# Hidden Markov Model

1. Mar 8, 2015

### bowlbase

1. The problem statement, all variables and given/known data
Consider an HMM with two possible states, “R” and “G” (for “regulatory” and “gene” sequences respectively). Each state emits one character, chosen from the alphabet {A,C,G,T}.

The transition probabilities of this HMM are:
aRG = aGR = 1/4
aRR = aGG = 3/4
The emission probabilities are:
eR (A)= eR (C)= eR (G)= eR (T)=1/4
eG (A)= eG (T)=2/10 and
eG (C)= eG (G)=3/10

Assume that the initial state of the HMM is “R” or “G” with equal probabilities. Given a sequence S = ACGT and an HMM path π = RGGR, calculate the probability Pr(S, π) of the sequence and the path.

2. Relevant equations
$$P(S,\pi) = \prod_{i=1} a_{\pi_{i-1}},\pi_i e_{\pi_i}(x_i)$$

3. The attempt at a solution

We discussed this equation in class but never actually used it or spent time describing how to wield it. I just don't see how the information I'm given comes together in that equation.

Thanks for any help.

2. Mar 9, 2015

### bowlbase

I think that I have found a way to do this, but I want to make sure it is correct.

I believe that the equation is telling me to multiply the two probabilities (prob.to be ACGT within R or G and prob. that R or G changed) and then multiply all of those together. I'm just not sure about order..

So, I have S=ACGT and pi = RGGR

ACGT
RGGR

The first probability is 1/2 for either R and G. Then A, being in R, has prob 1/4. And then there is a just a 1/4 probability that R->G for the next character.

I'm not sure if 1/2 should be included from the beginning or not because the of how the last character works. But I have

(1/4*1/4)(3/10*3/4)(3/10*1/4)(1/4)

So, I've multiplied each emission probability with the probability of R/G swapping. Then multiplied all of those together. The last probability I did not multiply against anything (other than the series) because there is no following change. Though, I wonder if I should multiply by 1/2 since the first choice was probability 1/2 between R and G.

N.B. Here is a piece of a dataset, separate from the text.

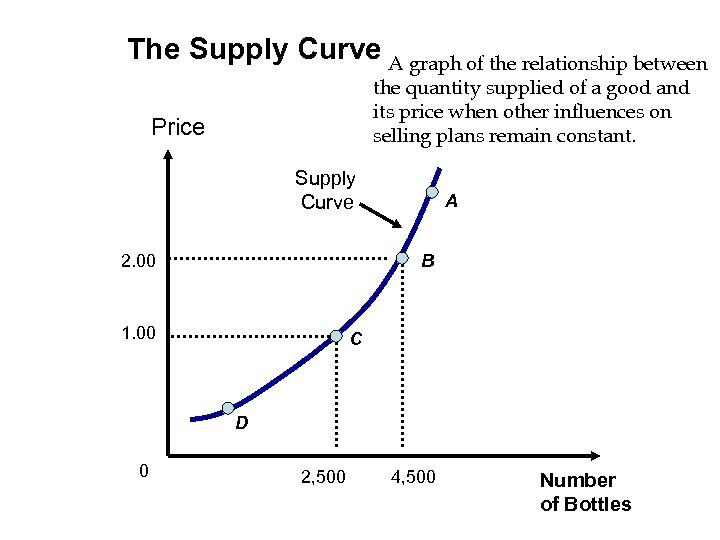 The Supply Curve A graph of the relationship between the quantity supplied of a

Is this the correct method?

Thanks.

3. Mar 10, 2015

### haruspex

It isn't entirely clear, but judging from the equation you are given it looks like the RGGR path starts at the second state (1), and the first emitted character is just after entry to that state. (Consider the i=1 term in the product.). If so, you need to consider (and sum) the sequences RRGGR and GRGGR.